La prospettiva dell'alpinista Tarcisio Bellò non poteva non avere a che fare con la sua passione: “questo progetto equivale alla scalata di una montagna. Inizialmente era un sogno personale, ma ora ha una sua vita che va oltre i miei desideri. La cosa bella sarà che quando sarà vicina la vetta, non ci sarà uno scalatore solitario a godersela, ma una comunità allargata di persone, ognuna dentro a ogni singolo mattoncino posato lungo il percorso.”

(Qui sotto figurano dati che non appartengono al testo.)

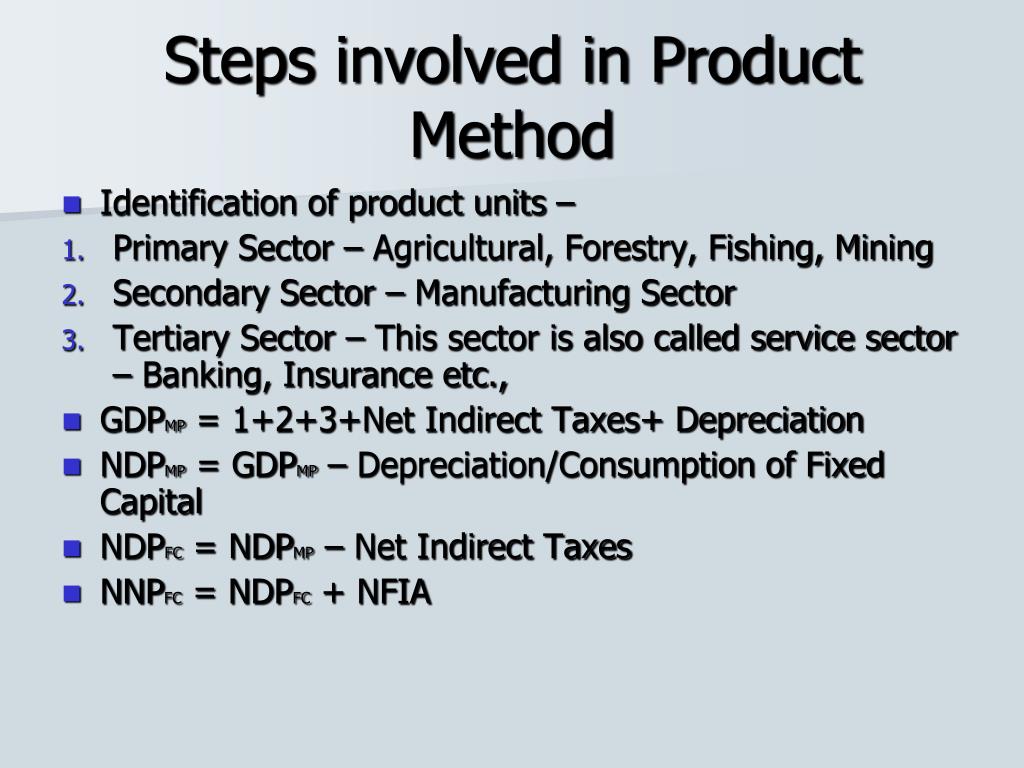 Steps involved in Product Method

- Identification of product units –

1. Primary Sector – Agricultural, Forestry, Fishing, Mining
2. Secondary Sector – Manufacturing Sector
3. Tertiary Sector – This sector is also called service sector – Banking, Insurance etc.,

- $GDP_{MP}$ = 1+2+3+Net Indirect Taxes+ Depreciation
- $NDP_{MP}$ = $GDP_{MP}$ – Depreciation/Consumption of Fixed Capital
- $NDP_{FC}$ = $NDP_{MP}$ – Net Indirect Taxes
- $NNP_{FC}$ = $NDP_{FC}$ + NFIA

La presenza dei familiari di Cristina Castagna ha segnato un momento di commozione. La sorella Riccarda, accompagnata dal padre Agostino ha presentato Cristina con le sue stesse parole: “sono un grijo che non sa stare ferma mai e la mia passione sono le montagne di alta quota”. “Cristina aveva un sogno” aggiunge Riccarda “e con tenacia l'ha perseguito. Mi sembra oggi di vederla in mezzo a voi ragazzi e auguro anche a voi di avere un sogno da rincorrere.”

Con Lucia Cervo, Presidente del Comitato Genitori della scuola, Enrico Tadiotto in rappresentanza dei docenti e Domenico Caterino del CAT provinciale e dirigente dell'Istituo “Canova di Vicenza” si è conclusa la presentazione. Tutti hanno sostenuto il valore di questi nuovi approcci didattici in grado di motivare profondamente gli studenti che riescono in questo modo a tirar fuori molta più creatività e soluzioni diversificate.

Lo scambio di omaggi seguito al termine della mattinata ha rinforzato la convinzione che un'economia e una cultura del dono sono leve molto potenti in grado di raggiungere obiettivi importanti, nel segno della solidarietà e della condivisione.